In dem Vortrag von den IT-Sicherheitsforschern Johannes Obermaier und Tobias Madl wird aus erster Hand berichtet, wie sowohl die händische Eingabe als auch die nachfolgende Verarbeitung der nun „händisch digitalisierten“ Wahlzettel durch relativ einfache Methoden manipuliert werden können.
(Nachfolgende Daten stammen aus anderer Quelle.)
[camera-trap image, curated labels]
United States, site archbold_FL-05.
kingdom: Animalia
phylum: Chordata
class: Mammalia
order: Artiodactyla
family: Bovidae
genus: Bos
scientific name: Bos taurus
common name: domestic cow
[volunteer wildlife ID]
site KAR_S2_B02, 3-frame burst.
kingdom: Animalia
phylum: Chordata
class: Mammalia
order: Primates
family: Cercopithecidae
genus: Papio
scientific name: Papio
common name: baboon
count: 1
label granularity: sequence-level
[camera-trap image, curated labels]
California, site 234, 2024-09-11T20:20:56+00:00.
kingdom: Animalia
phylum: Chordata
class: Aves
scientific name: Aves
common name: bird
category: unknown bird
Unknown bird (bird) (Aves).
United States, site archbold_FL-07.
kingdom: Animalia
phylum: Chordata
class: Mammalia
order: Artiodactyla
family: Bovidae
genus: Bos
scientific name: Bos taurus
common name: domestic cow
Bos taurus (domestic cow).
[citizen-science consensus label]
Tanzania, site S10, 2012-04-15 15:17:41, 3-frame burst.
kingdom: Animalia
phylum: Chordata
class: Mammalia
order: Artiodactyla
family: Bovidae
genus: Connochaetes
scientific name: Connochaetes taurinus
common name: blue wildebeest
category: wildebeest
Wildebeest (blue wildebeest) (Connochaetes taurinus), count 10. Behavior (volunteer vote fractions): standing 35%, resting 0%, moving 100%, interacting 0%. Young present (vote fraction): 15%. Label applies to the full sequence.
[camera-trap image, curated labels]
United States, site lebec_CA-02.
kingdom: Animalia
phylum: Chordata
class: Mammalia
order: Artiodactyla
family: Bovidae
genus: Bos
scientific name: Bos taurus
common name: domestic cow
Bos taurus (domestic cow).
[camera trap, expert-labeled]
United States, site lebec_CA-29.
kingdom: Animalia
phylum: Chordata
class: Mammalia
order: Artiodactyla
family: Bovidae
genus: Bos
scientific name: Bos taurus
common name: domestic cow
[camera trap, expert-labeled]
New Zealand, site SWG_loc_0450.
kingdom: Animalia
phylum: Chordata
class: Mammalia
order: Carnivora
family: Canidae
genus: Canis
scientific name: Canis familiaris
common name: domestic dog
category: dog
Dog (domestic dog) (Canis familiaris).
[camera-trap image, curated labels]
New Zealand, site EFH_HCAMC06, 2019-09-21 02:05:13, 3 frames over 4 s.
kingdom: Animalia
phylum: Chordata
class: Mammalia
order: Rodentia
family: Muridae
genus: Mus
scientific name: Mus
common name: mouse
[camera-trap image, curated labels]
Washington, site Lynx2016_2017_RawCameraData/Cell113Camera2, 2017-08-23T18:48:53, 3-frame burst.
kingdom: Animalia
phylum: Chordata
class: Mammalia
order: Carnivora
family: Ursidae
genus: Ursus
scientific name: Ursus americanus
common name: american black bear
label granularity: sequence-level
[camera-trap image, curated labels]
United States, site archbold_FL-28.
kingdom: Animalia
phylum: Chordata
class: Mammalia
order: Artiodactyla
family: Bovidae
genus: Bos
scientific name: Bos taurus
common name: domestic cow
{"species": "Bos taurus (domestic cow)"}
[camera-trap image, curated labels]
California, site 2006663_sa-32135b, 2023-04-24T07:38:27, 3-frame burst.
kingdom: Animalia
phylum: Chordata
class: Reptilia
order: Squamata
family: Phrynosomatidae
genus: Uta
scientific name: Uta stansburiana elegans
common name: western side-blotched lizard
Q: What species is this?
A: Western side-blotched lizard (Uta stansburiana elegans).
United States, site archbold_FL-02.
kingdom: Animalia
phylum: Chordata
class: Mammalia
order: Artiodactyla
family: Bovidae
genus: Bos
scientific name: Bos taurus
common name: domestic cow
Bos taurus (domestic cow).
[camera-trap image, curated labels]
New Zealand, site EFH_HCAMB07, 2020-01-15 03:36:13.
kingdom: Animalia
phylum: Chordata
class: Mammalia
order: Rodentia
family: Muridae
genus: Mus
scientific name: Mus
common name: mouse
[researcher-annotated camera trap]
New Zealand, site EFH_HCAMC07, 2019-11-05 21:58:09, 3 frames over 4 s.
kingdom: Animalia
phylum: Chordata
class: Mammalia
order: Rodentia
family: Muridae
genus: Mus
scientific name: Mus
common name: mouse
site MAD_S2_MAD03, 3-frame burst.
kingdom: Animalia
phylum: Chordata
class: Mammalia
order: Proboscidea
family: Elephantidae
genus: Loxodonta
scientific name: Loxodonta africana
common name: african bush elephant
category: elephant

Aufmerksam auf das Problem wurden sie, weil sie als Wahlhelfer bei einer bayrischen Wahl volontierten. https://streaming.media.ccc.de/rc3/relive/11440

Für mich stellen sich einige Fragen:

  1. An mir ist es völlig vorbeigegangen, dass nachdem 2009 eine breite Diskussion über die Einführung von offensichtlich unsicheren Wahlautomaten geführt wurde, nun de-facto Wahlautomaten regelhaft in deutschen Wahlen eingesetzt werden. Gab es eine öffentliche Diskussion diesbezüglich?

  2. Wie ist die rechtliche Situation bezüglich Wahlautomaten/elektronischen Wahlsystem mit Hinblick auf 2021 und die kommende Bundestagswahl und dem Entscheid von 2009?

  3. Warum sind die Systeme anscheinend derart schlecht und unsicher? Warum werden Systeme nicht vorher in (öffentlichen) Audits überprüft?

Einige Artikel, die sich auf die Arbeit der beiden beziehen:

https://www.heise.de/news/rC3-Sicherheitsluecken-in-Zaehlsoftware-fuer-bayerische-Kommunalwahl-5000226.html

https://www.golem.de/news/ok-vote-schwere-sicherheitsluecken-in-bayerischer-wahlsoftware-2012-153062.html

Würde mich über Feedback hier im board freuen! Natürlich noch mehr, wenn es das Thema in den Podcast schafft.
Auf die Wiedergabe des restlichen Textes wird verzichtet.